[petsc-users] question about partitioning usage

Wed Jan 25 14:55:40 CST 2012

Jed, you are generally right, although I do not capture the context of
your remarks in this very case.
Maybe the context you are missing is that on my own linux box things
run smoothly - I start getting problems on platforms like Windows or
Cray, where I can not run a debugger (easily).
Regarding parmetis assert fail, I have run the failing code in the
debugger and submitted the stack trace, as reported previously.
The question here was where is Petsc using parmetis internally
elsewhere than on my explicit call, and why still after having
destroyed the MatPartitioning object. I can of course find it all out
myself in a few days by studying the code or using a debugger - I
thought about such internal issue I'd just ask.

Thanks for your understanding and patience,
Dominik

On Wed, Jan 25, 2012 at 9:41 PM, Jed Brown <jedbrown at mcs.anl.gov> wrote:
> On Wed, Jan 25, 2012 at 13:20, Dominik Szczerba <dominik at itis.ethz.ch>
> wrote:
>>
>> I create it to partition my input unstructured mesh, then I destroy
>> it. It is so separated from the rest of the code, that I could even
>> delegate it to a separate program.
>> But then, as shown in the other thread, I somehow get an assertion
>> fail from parmetis much later in the code, when creating solver
>> contexts. Why is this happening if the MatPartitioning object was
>> destroyed?
>
>
> Dominik, you've been at this game for a while now, so you should be familiar
> with your tools.

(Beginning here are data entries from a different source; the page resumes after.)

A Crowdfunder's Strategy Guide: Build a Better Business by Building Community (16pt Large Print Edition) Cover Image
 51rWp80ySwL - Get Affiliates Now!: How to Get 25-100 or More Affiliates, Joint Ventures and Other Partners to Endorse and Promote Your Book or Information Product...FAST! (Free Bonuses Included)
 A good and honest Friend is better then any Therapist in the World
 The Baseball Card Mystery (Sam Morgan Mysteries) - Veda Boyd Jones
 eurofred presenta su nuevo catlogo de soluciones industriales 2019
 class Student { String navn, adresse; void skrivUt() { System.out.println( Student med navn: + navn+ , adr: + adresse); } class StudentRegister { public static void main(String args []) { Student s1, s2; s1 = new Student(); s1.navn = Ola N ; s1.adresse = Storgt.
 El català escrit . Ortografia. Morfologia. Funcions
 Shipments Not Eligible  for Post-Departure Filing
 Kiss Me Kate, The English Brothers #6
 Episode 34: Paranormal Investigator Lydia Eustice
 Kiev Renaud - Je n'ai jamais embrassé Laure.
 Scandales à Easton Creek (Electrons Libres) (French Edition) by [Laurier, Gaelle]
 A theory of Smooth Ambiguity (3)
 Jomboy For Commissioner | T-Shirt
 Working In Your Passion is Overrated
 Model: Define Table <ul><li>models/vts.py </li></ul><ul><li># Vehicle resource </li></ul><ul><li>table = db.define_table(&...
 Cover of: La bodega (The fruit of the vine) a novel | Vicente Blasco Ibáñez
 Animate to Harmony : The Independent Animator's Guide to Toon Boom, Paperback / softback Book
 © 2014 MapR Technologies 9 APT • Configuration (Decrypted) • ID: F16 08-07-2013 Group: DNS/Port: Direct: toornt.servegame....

In any software project, when you encounter an error, you
> should ask the question "how did I get here?" With languages that have a
> call stack, the first step to answering that question is to look at the
> stack trace. There is a well-known tool for producing stack traces and
> related tasks, it's called a debugger.
>
> Now PETSc noticed early on that teaching every user to use a debugger (and
> dealing with the issues on clusters) is too much work, consequently, PETSc
> manages its own call stack so that it can produce stack traces
> automatically. Third-party packages usually don't do this, so they usually
> just return error codes. Asserts are useful as a developer because it's very
> little typing and the debugger catches them, but they are horrible in
> production because the program just exits without telling you why there was
> an error. If the programmer was nice, they would have placed a comment at
> that line of code explaining what might cause the assertion to fail, but you
> still have to dig up the source code and go to that line, and many
> programmers aren't that careful.
>
> Of course failing asserts don't usually forcefully exit, they call abort()
> which raises SIGABRT and, as it turns out, you can catch SIGABRT (though you
> cannot block it). However, SIGABRT is the same signal that is usually used
> to instruct a program to dump core, so in order to not clutter the ability
> to get core, PETSc does not catch SIGABRT. (At least I think this is the
> rationale, perhaps it should be reconsidered.) Consequently, PETSc doesn't
> automatically give stack traces when third-party libraries call abort().
>
> Note that the only thing worse than calling assert()/abort() from a library
> is to call exit() in an error condition, and unfortunately, this is more
> common than you might thing. Again, PETSc could register a callback with
> atexit(), but this would interfere with users' ability to exit intentionally
> (before calling PetscFinalize()) without seeing a PETSc error message. In
> any case, the current decision was not to use atexit() either.
>
> What this all adds up to for you is that you should use a debugger to get a
> stack trace if you want to find out how you reached a failed assert() in
> some third-party package. You know that PETSc doesn't require that package,
> so it's not using it by default for anything. Presumably, you also know that
> "somehow get an assertion fail from parmetis much later in the code, when
> creating solver contexts" is pretty vague. How did you determine that it was
> when creating solver contexts? Even if that claim is correct, are we
> expected to guess what kind of solvers you have and how they are configured,
> such that a partitioner might be called? You have to help us help you.
>
> So don't be afraid to use the debugger. Read enough of the documentation
> that you can fluently work with conditional breakpoints and with watchpoints
> (both values and locations). Other times, use valgrind with --db-attach=yes
> to get the debugger to the correct place. I can understand that it looks
> overwhelming if you are starting out, but if you have made it through your
> first year of serious development and aren't familiar with these tools yet,
> you have already lost more time than it takes to learn the tools.
>
> When developing new code, have a hard rule that there always be a run-time
> parameter to change the problem size, and always make the smallest problem
> size something that runs in less than 10 seconds without optimization. I
> have occasionally ended up in circumstances where these rules were not
> followed and I have regretted it every time. Similarly, always develop code
> in a friendly development environment. To me, that means that debuggers and
> valgrind must work, disk latency must be low enough that I don't notice it
> in Emacs, and the source code has to be indexed so that I can move around
> quickly. It also means that the build system has to be fast, waiting more
> than a few seconds for compilation when you make a simple change to a C file
> is unacceptable.
>
> If you follow these guidelines, I think you will end up answering your own
> questions in less time than it takes to ask them, and when find that you
> need to ask, you will have plenty of relevant information that hopefully we
> won't need several rounds of email ping-pong to get oriented.